[Spatial reasoning items]
******

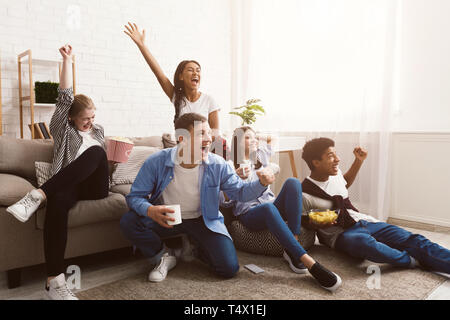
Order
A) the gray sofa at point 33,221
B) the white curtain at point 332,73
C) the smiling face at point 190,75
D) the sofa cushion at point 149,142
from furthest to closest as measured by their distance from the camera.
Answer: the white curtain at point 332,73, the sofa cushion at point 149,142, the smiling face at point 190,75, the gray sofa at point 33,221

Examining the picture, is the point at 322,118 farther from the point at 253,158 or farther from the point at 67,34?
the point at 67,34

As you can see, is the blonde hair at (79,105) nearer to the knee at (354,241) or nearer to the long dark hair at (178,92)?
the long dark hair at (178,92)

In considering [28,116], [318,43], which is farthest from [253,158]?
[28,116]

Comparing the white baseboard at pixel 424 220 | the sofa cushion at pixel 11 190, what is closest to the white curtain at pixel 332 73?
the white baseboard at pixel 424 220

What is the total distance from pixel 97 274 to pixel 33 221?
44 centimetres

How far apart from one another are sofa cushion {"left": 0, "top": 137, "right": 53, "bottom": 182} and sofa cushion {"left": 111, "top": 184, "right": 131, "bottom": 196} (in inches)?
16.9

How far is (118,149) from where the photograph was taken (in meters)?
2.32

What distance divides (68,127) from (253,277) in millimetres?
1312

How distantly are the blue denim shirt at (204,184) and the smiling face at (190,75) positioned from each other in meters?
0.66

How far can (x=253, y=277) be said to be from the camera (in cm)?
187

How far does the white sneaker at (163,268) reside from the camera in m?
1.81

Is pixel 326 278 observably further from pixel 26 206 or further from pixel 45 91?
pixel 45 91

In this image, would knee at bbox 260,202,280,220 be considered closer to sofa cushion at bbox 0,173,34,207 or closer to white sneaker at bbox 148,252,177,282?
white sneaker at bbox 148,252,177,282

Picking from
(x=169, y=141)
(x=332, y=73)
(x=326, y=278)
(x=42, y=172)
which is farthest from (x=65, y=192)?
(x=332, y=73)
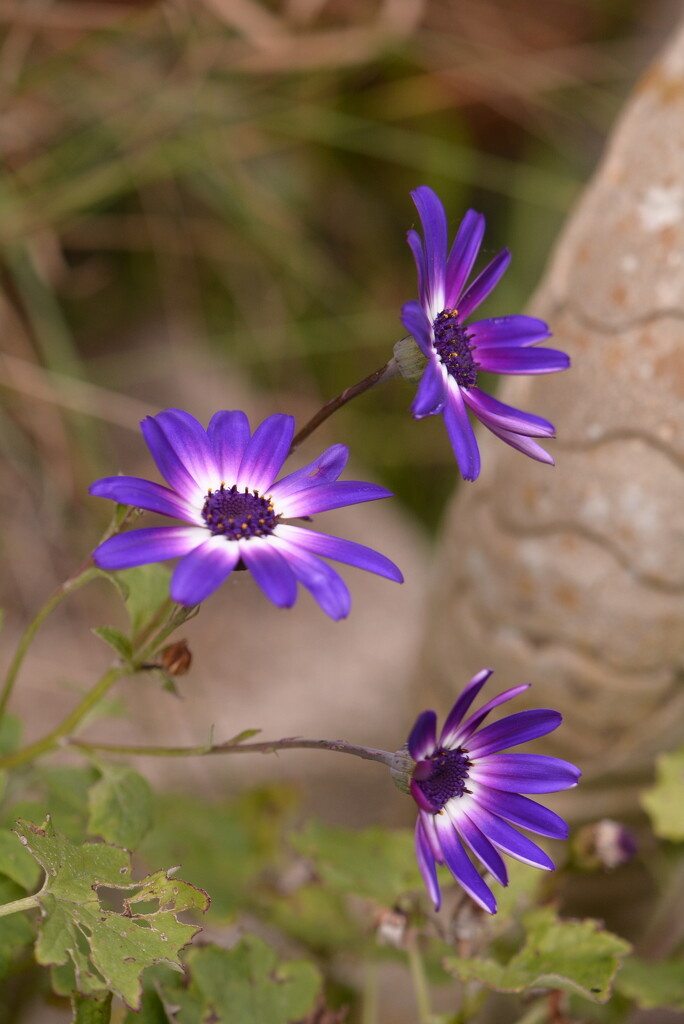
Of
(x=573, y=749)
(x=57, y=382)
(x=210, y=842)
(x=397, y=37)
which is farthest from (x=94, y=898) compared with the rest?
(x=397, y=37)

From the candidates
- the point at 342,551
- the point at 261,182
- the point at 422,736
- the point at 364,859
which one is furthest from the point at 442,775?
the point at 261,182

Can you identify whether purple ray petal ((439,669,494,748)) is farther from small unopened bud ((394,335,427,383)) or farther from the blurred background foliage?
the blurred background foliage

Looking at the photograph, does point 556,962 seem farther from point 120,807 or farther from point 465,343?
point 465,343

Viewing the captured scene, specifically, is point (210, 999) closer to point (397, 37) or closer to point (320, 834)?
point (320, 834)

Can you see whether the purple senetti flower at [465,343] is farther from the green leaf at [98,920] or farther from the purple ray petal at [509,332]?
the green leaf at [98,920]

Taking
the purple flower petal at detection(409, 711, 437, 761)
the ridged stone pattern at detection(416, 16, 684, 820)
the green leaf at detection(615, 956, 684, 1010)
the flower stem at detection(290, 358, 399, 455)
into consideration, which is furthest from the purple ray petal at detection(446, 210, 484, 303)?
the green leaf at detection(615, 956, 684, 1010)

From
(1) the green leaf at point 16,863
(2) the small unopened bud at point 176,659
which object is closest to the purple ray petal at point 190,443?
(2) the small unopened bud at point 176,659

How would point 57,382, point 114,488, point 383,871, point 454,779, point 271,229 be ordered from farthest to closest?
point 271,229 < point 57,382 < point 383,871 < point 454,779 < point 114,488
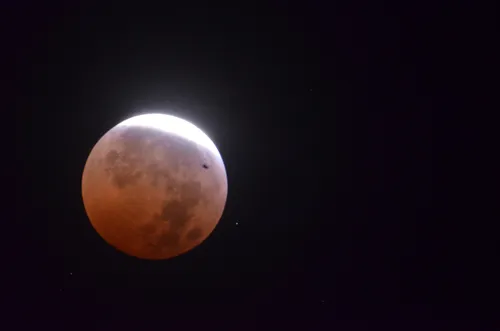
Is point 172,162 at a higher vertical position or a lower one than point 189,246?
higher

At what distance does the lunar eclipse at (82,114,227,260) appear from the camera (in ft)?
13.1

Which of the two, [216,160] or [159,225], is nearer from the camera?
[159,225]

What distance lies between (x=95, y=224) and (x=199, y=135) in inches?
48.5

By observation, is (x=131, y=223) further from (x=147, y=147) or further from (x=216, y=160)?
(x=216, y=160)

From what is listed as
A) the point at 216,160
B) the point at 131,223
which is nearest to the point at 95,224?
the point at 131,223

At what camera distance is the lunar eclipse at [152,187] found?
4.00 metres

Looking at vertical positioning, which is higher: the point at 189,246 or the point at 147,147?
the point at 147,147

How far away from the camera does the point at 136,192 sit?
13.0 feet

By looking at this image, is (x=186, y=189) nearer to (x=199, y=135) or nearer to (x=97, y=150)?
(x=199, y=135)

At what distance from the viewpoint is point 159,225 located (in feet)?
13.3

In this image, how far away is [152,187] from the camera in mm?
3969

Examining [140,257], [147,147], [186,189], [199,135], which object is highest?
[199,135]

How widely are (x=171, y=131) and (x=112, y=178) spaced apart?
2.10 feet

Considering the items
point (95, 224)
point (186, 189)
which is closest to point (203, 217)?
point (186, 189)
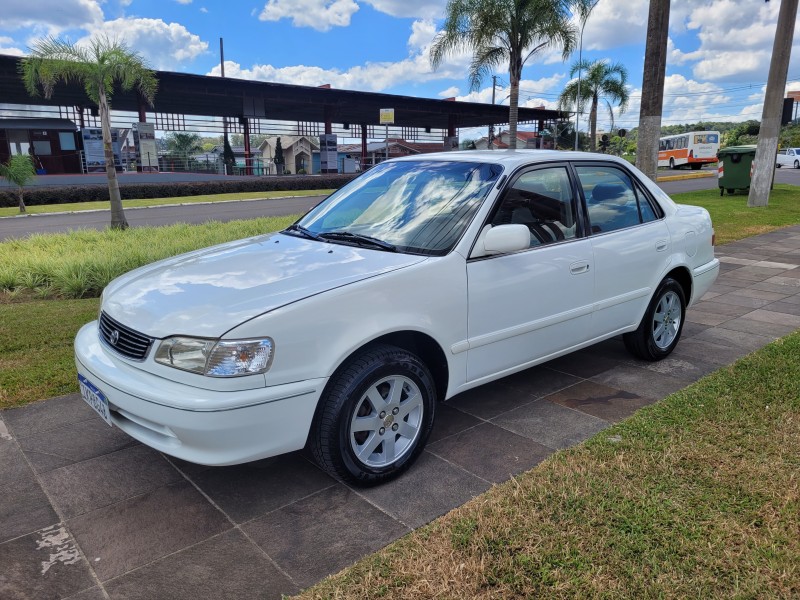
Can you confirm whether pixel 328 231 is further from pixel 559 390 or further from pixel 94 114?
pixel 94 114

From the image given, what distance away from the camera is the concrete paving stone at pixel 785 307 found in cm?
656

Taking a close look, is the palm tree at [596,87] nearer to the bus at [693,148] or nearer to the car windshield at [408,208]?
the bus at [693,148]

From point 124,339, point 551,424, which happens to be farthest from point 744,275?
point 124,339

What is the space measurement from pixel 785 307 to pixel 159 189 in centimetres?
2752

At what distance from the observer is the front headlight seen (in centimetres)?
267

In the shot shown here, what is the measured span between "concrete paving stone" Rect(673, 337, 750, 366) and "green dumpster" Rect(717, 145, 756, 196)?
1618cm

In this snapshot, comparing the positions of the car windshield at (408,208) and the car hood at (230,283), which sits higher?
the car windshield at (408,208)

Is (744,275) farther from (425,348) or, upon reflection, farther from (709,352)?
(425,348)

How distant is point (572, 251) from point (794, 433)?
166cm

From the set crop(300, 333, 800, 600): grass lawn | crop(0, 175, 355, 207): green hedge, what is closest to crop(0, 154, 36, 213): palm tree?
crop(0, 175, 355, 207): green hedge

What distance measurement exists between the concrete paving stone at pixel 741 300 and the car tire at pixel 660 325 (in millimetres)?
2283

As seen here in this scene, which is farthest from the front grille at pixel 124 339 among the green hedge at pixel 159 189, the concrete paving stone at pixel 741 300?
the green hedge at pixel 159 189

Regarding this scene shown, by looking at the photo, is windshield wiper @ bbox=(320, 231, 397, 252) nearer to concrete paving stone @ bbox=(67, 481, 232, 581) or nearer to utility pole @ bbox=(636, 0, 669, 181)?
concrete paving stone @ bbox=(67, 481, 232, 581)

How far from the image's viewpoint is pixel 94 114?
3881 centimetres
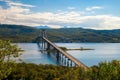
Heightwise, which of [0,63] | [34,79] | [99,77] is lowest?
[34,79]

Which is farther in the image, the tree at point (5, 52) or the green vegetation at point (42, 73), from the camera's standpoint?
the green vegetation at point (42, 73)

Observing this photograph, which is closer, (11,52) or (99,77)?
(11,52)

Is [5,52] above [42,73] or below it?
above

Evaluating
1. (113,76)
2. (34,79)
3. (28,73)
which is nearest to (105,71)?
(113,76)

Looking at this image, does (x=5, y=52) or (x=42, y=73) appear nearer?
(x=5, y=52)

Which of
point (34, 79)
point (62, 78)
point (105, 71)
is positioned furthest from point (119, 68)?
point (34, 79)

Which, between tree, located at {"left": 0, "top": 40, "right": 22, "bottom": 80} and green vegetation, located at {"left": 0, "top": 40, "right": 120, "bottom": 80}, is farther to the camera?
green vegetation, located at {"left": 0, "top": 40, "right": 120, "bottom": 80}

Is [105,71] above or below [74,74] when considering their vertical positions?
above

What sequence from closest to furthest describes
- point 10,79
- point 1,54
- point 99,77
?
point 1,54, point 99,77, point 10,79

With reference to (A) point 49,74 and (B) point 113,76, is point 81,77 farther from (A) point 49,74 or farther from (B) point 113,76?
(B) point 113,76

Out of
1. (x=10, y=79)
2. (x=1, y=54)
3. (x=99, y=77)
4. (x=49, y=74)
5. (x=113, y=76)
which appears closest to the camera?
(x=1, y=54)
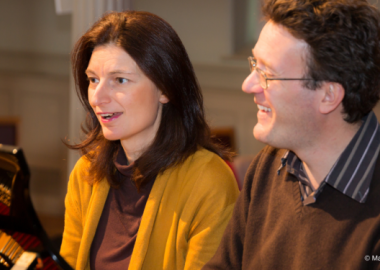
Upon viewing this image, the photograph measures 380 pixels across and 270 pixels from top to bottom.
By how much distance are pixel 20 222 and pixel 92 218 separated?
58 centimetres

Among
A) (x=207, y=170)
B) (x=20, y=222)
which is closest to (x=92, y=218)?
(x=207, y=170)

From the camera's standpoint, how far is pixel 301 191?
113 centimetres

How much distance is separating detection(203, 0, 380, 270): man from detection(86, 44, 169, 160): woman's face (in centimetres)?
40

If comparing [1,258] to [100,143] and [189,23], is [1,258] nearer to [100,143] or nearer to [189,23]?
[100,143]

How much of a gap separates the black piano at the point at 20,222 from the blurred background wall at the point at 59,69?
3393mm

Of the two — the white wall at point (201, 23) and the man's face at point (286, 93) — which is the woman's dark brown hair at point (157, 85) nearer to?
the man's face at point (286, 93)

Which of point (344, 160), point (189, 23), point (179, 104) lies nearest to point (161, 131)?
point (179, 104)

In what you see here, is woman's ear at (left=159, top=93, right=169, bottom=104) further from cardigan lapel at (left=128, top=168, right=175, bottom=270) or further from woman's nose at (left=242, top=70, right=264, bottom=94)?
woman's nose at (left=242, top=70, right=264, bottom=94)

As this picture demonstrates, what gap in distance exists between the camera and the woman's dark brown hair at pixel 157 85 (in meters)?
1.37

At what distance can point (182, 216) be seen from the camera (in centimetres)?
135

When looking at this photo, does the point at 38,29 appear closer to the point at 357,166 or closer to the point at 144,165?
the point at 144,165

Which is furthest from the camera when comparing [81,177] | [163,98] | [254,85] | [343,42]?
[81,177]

******

◆ **DIRECTIONS**: Copy out the items starting at the line that contains "Which is furthest from the camera" and continuing through the final line of the items.

◆ **SOLUTION FOR THIS PROBLEM**:
Which is furthest from the camera when comparing [81,177] | [163,98] | [254,85] | [343,42]?
[81,177]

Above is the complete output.